Bus more, want less.

Oh God, what is happening. Three dollars for a cup of tea? And the name of the tea is “smarty pants?”

And yet, it’s sort of worth it. It’s gotten me a warm table in a cafe. It’s given me time to think and reflect. It’s given me a chance to lurk on the people around me, to spy. And it’s gotten me writing, which is always a good thing. So maybe three dollars is actually a good deal. Maybe I should’ve paid more.

Despite being many things, Seattle is not cheap. In fact, it’s wretchedly expensive. But with a little ingenuity you can still keep the costs down. Take samples, for instance. Everyday I go to Trader Joe’s and I get samples and free coffee. These are the things that lure me in, but the convivial atmosphere is what makes me stay. There are other people doing exactly the same thing. Usually they’re older, male, and unkempt. They conspicuously lack shopping baskets, probably because they’re not shopping. Sometimes they even talk to me.

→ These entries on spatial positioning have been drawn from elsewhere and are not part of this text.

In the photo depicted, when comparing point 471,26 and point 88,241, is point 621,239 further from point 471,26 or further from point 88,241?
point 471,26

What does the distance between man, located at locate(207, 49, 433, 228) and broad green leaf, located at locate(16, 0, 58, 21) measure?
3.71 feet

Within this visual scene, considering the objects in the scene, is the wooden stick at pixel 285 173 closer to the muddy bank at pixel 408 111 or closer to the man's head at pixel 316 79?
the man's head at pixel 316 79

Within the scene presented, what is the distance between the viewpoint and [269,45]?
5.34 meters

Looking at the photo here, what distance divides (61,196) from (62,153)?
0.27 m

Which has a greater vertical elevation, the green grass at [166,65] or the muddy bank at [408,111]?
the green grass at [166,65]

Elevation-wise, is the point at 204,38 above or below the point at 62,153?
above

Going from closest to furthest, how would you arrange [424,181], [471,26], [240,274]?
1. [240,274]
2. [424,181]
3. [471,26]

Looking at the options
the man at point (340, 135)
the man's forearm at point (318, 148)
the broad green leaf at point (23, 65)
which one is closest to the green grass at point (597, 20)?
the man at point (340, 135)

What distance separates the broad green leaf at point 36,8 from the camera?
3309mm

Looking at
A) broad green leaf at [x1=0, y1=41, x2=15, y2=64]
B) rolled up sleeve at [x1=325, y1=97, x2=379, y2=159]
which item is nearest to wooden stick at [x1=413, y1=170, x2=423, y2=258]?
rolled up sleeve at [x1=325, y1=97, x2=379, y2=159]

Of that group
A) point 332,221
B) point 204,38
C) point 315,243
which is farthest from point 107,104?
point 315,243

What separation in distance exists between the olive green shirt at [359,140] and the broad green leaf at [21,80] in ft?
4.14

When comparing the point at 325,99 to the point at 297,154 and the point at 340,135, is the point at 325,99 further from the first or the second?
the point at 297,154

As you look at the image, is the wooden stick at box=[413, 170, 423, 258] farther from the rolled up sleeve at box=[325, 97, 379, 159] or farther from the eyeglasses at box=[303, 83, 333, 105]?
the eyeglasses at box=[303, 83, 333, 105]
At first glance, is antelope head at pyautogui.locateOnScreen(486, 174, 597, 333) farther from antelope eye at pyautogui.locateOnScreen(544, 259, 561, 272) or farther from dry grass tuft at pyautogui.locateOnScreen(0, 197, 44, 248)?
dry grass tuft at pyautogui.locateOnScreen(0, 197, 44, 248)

“I take my coffee like a drug,” one guy said.

“What other drugs do you take?” I¬†wanted to say.

But of course I would never say this, because it would be demeaning, and these guys are drifting through the same Seattle I’m drifting through, figuring out how to stay afloat (and hopefully thrive) in a sea of shimmering affluence.

I’ve also figured out how to save on the bus. The Orca Card, the transit card we use in Seattle, is not the best (unless you have a monthly pass, which I currently don’t). It’s better to pay in cash. When you pay cash the driver hands you a physical, paper transfer, and this transfer (depending on the generosity of the driver) usually lasts longer than the two hours you have to transfer with the Orca Card. And even if it doesn’t, there’s always the possibility it will, there’s always the possibility that she’ll give you a transfer for 16 hours and you’ll be riding the bus all day with your tongue wagging. But with the Orca Card this chance doesn’t exist.

The best way to save, though, is to want less. It’s still something I’m learning. I yearn. I pine. I covet. But when you want less you spend less, as my friend Gilbert nicely summed up in a recent article. There was also the time I was talking to a Dutch guy, he’d been biking for the past five years and smelled like an alleyway behind a restaurant, and he told me, “Man, at some point I just stopped wanting.”

At first I didn’t know what he was talking about but now I’ve had time to think about it and realize he was some kind of Germanic-speaking, smelly Buddha. It’s that simple: You just have to want less.

Except for the Trader Joe’s samples. I’ll never stop wanting those.